In this changeable environment, they looked for ways they could quickly feel the glow of satisfaction when progress is being achieved. Combined with a changeable company strategy, teams looked for ‘quick wins’ to help prove efficacy (to both themselves and others in the organisation) in the new space they were told to operate in. This post was a response to delivering on the ‘low hanging [feature] fruit’. My point was that to be ‘Quick’ doesn’t mean you just start with the easy, obvious things, that are plucked with no strategic value.
This was never meant as a “this is the only way to do it” polemic. I was a design manager working across several multi-disciplinary product teams and wanted to communicate a supportive message that doing high-value work is what we’re here to do. That I was here to help move towards identifying areas of greatest opportunity and then do work to address that.

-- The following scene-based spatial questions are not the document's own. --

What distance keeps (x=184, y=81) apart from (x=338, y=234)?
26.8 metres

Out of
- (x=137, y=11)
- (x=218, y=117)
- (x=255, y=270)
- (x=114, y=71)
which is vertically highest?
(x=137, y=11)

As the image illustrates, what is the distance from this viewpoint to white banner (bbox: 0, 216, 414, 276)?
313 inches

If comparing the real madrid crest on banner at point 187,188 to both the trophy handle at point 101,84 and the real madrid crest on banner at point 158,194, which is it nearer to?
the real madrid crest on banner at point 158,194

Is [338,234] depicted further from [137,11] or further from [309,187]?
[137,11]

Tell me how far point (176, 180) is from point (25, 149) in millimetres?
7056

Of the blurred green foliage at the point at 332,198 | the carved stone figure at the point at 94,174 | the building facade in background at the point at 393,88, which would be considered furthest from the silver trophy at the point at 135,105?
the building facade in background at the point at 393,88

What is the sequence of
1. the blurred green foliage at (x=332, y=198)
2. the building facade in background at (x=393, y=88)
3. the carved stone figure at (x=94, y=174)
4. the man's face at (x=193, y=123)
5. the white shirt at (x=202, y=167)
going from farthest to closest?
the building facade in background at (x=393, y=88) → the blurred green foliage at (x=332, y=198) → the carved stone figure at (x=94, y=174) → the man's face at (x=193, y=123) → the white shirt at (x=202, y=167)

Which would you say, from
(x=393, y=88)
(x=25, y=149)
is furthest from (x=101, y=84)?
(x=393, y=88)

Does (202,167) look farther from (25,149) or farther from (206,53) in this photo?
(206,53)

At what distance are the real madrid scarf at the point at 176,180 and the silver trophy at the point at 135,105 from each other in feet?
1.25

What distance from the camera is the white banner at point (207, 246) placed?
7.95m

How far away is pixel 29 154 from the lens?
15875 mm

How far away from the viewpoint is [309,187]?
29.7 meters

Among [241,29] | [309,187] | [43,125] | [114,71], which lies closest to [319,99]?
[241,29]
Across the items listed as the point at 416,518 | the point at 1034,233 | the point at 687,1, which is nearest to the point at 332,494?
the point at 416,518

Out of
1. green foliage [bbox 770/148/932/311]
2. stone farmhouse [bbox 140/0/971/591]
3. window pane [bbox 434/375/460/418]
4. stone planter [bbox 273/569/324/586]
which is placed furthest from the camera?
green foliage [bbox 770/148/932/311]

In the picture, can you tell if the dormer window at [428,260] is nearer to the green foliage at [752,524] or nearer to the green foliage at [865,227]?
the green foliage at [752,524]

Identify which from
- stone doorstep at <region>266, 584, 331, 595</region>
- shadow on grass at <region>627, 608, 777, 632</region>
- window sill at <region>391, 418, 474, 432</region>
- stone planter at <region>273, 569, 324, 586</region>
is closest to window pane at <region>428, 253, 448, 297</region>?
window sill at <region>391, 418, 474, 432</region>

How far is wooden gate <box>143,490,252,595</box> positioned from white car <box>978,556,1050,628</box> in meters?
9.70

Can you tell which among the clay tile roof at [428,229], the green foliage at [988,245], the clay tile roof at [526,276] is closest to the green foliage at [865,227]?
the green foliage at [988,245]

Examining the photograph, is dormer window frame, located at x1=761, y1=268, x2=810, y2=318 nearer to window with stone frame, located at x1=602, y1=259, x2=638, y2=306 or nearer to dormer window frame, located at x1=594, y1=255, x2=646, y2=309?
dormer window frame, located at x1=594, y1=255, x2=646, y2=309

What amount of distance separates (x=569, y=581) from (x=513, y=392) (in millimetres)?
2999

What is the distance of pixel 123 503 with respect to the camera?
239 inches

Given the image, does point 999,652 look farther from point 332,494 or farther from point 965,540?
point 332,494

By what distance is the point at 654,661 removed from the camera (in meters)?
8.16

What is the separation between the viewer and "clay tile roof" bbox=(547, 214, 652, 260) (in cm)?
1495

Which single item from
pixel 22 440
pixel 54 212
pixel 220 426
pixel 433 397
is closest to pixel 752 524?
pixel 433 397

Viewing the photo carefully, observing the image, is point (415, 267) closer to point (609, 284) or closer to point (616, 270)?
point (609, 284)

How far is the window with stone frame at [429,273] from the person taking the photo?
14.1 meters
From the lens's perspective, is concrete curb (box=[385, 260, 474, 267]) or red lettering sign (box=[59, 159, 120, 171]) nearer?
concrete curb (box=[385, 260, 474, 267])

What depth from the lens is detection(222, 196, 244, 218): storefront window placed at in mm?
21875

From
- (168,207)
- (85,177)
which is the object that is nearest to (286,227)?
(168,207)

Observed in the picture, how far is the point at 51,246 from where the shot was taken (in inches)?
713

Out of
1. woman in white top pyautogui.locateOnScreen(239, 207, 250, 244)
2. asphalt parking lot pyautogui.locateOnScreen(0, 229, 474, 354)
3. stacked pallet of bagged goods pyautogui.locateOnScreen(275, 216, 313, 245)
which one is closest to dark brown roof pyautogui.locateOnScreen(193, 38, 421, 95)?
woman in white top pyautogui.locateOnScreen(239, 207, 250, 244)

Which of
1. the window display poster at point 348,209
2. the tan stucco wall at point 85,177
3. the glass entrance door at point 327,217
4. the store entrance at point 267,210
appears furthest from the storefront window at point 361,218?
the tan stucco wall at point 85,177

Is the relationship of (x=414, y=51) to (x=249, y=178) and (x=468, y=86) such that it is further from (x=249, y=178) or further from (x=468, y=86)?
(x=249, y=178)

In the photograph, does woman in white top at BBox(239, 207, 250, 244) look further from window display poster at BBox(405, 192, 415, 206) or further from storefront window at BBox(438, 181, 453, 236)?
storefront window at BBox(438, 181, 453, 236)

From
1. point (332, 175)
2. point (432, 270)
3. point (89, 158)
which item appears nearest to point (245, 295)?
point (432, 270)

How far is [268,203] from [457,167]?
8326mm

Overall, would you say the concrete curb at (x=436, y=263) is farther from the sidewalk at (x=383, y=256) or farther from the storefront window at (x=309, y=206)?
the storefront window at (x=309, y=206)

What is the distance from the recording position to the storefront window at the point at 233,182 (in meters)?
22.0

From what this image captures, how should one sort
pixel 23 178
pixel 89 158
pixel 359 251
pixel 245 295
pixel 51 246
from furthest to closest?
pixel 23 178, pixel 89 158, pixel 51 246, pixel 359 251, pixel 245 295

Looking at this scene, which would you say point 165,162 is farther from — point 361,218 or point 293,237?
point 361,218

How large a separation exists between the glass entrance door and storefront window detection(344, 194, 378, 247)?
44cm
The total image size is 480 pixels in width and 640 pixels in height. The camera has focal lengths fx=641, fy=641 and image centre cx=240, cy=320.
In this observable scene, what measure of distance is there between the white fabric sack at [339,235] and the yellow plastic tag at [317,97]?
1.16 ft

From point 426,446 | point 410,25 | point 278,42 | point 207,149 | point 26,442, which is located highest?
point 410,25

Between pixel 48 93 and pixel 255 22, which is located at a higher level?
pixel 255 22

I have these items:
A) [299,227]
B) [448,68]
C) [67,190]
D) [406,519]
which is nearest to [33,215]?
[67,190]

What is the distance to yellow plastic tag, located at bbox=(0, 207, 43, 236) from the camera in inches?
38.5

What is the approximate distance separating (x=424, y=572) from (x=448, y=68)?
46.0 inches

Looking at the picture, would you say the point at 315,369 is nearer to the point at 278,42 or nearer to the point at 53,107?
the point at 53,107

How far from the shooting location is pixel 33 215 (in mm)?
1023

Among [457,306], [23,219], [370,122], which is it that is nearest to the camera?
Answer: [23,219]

Note: Names here are changed to protect the innocent. By that, I mean companies and teams I have worked with.
Features over value
Designing features is a common way that many software teams think about what they need to make. In many cases, features appear like a 1:1 match for an identified user need. In some cases it’s a literal response: User says this, we build this. However, this approach is hit and miss and also is in opposition to a systematic way that consistently produces solid products over a long period. Yes, it can work, but will the team produce and deliver value that builds on or creates sustained changes in user behaviour? Over time?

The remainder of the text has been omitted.